Perl's capture variables ($1, $2, etc.) are assigned the values of capture expressions after a regular expression (regex) match has been found. If a regex fails to find a match, the contents of the capture variables can remain undefined. The perlre manpage [Wall 2011] contains this note:

NOTE: Failed matches in Perl do not reset the match variables, which makes it easier to write code that tests for a series of more specific cases and remembers the best match.

Consequently, the value of a capture variable can be indeterminate if a previous regex failed. The value can also be overwritten on subsequent regex matches.
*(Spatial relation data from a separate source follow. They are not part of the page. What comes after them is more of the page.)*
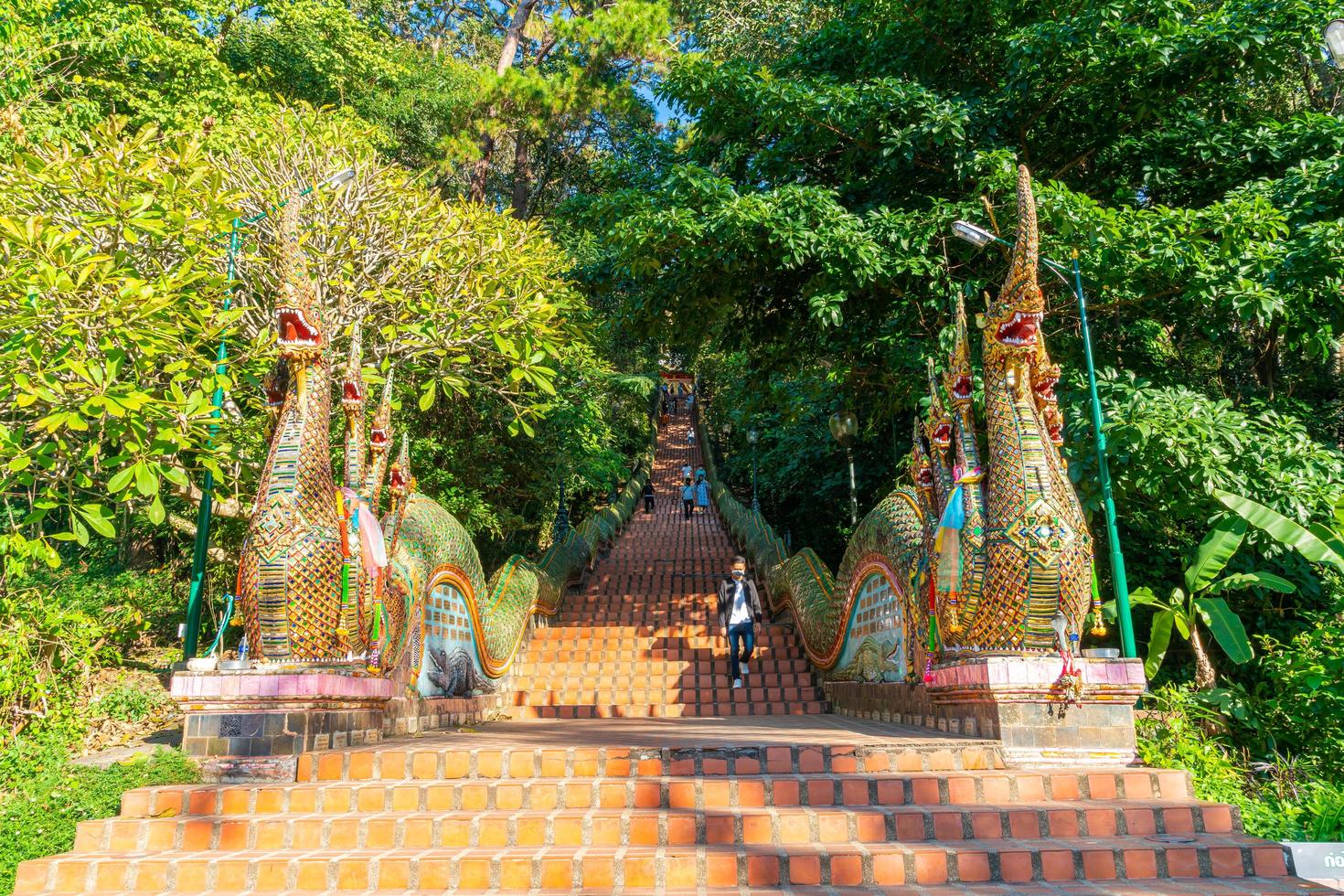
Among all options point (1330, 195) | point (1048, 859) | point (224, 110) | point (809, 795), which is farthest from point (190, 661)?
point (1330, 195)

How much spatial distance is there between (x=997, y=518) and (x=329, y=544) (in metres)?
4.75

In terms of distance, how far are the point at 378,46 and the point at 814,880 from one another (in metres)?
16.8

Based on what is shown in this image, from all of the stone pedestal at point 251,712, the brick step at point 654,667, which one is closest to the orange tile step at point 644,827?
the stone pedestal at point 251,712

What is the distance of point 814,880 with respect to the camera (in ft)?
14.3

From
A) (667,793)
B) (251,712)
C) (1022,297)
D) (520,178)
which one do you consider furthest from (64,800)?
(520,178)

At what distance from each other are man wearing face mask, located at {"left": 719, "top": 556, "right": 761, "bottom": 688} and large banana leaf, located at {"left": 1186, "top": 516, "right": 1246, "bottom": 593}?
431 cm

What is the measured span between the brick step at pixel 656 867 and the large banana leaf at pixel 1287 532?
3.16 m

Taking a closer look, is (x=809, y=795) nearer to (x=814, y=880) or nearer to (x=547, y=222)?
(x=814, y=880)

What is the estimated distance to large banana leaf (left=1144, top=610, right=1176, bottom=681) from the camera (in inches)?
319

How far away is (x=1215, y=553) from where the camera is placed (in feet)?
25.0

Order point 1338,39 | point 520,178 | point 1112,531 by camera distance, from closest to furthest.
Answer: point 1338,39 < point 1112,531 < point 520,178

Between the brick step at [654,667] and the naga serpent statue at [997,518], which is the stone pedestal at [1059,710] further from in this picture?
the brick step at [654,667]

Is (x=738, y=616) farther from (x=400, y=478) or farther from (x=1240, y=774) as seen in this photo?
(x=1240, y=774)

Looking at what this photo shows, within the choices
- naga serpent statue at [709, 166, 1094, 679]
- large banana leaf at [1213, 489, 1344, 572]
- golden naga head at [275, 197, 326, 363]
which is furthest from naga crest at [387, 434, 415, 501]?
large banana leaf at [1213, 489, 1344, 572]
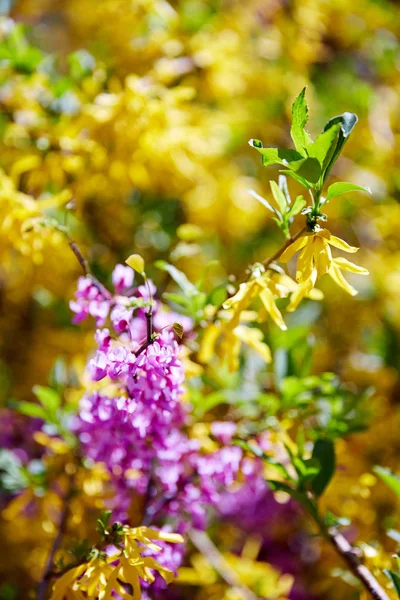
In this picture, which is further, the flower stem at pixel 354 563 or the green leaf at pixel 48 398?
the green leaf at pixel 48 398

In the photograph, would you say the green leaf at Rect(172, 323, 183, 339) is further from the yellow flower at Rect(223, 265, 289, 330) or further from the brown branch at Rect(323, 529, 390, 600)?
the brown branch at Rect(323, 529, 390, 600)

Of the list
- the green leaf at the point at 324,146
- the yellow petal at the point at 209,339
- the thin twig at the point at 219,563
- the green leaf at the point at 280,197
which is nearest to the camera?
the green leaf at the point at 324,146

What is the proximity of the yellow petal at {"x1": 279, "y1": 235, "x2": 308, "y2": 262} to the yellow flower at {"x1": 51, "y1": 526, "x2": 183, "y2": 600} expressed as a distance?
29 cm

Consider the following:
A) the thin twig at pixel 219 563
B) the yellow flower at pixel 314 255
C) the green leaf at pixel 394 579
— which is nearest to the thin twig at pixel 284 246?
the yellow flower at pixel 314 255

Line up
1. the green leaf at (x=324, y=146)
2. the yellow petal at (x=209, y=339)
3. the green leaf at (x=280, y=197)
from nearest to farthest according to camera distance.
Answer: the green leaf at (x=324, y=146) < the green leaf at (x=280, y=197) < the yellow petal at (x=209, y=339)

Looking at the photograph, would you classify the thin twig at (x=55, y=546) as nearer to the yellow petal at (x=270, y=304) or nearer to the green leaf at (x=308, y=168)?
the yellow petal at (x=270, y=304)

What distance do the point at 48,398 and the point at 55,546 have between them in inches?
7.1

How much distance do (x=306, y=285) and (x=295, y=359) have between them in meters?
0.29

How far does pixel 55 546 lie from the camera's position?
663 millimetres

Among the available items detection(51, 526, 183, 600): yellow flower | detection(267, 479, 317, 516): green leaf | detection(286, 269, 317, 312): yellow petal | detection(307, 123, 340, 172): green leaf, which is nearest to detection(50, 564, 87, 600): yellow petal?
detection(51, 526, 183, 600): yellow flower

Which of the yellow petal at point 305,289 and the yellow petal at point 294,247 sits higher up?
the yellow petal at point 294,247

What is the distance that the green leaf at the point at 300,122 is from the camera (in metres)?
0.45

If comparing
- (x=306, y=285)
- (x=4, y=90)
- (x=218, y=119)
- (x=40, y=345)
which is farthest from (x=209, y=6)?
(x=306, y=285)

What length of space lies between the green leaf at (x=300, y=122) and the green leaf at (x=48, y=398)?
459 mm
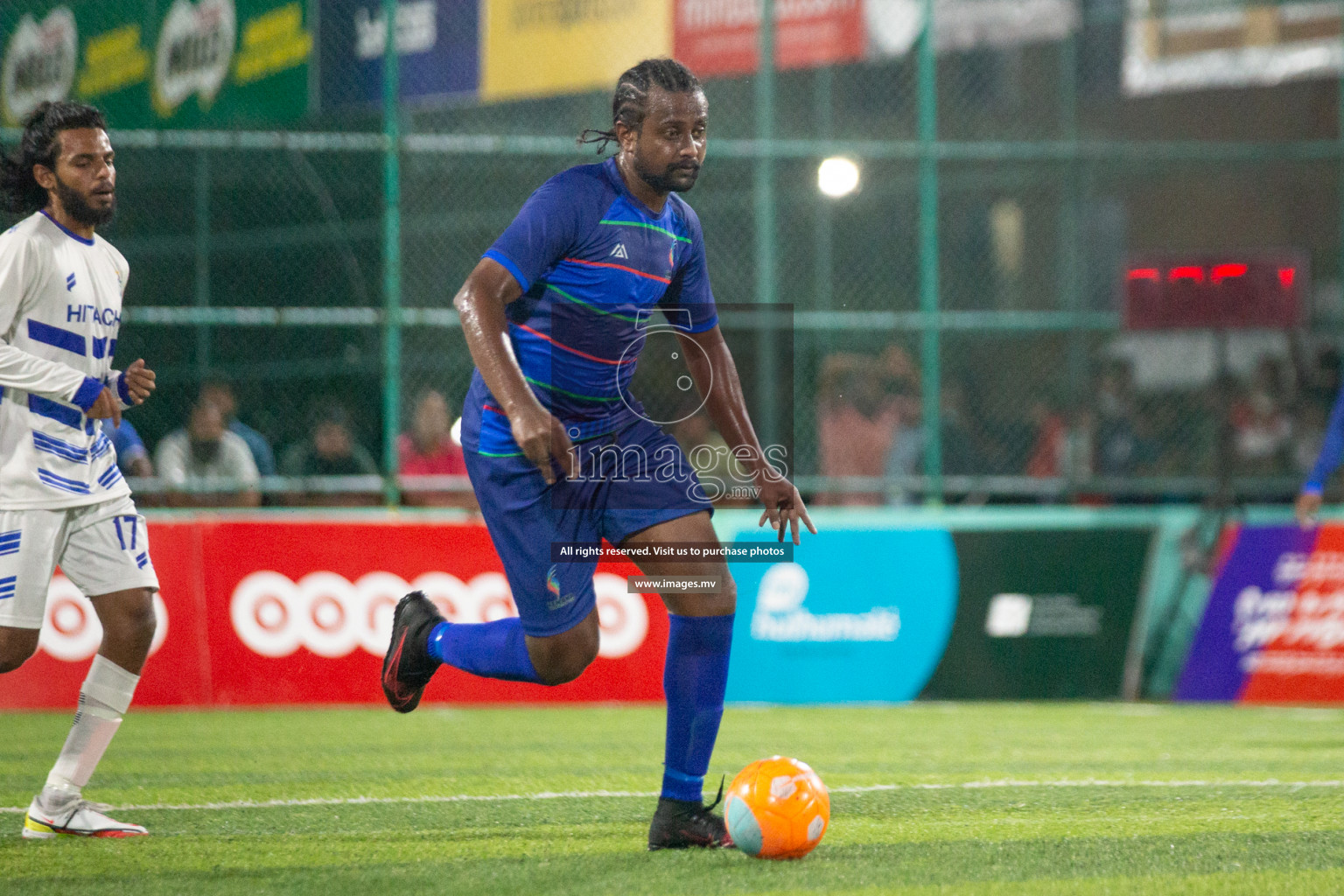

Always ensure that a regex was successful before reading its capture variables.

Noncompliant Code Example

This noncompliant code example demonstrates the hazards of relying on capture variables without testing the success of a regex.

my $data = "[    4.693540] sr 1:0:0:0: Attached scsi CD-ROM sr0";

my $cd;
my $time;

$data =~ /Attached scsi CD-ROM (.*)/;
$cd = $1;
print "cd is $cd\n";

$data =~ /\[(\d*)\].*/;  # this regex will fail
$time = $1;
print "time is $time\n";

This code produces the following output:

cd is sr0
time is sr0

The surprising value for the $time variable arises because the regex fails, leaving the capture variable $1 still holding its previously assigned value sr0.

Compliant Solution

In this compliant solution, both regular expressions are checked for success before the capture variables are accessed.

my $data = "[    4.693540] sr 1:0:0:0: Attached scsi CD-ROM sr0";

my $cd;
my $time;

if ($data =~ /Attached scsi CD-ROM (.*)/) {
  $cd = $1;
  print "cd is $cd\n";
}

if ($data =~ /\[(\d*)\].*/) {  # this regex will fail
  $time = $1;
  print "time is $time\n";
}

This code produces the following output:

cd is sr0

This output might not be what the developer expected, but it clearly reveals that the latter regex failed to find a match.

Risk Assessment

Recommendation

Severity

Likelihood

Remediation Cost

Priority

Level

STR30-PL

Medium

Probable

Medium

P8

L2

Automated Detection

Tool

Diagnostic

Perl::Critic

RegularExpressions::ProhibitCaptureWithoutTest

Bibliography

 


2 Comments

  1. I would go further and say that you should not use the capture variables for anything other than assignment to your own variable.  There are many gotchas.  For example calling a subroutine as foo($1) will have bizarre effects if the implementation of foo() does a regexp match before unpacking its argument list.

     

     

     
    1. Agreed. Reworded intro & title.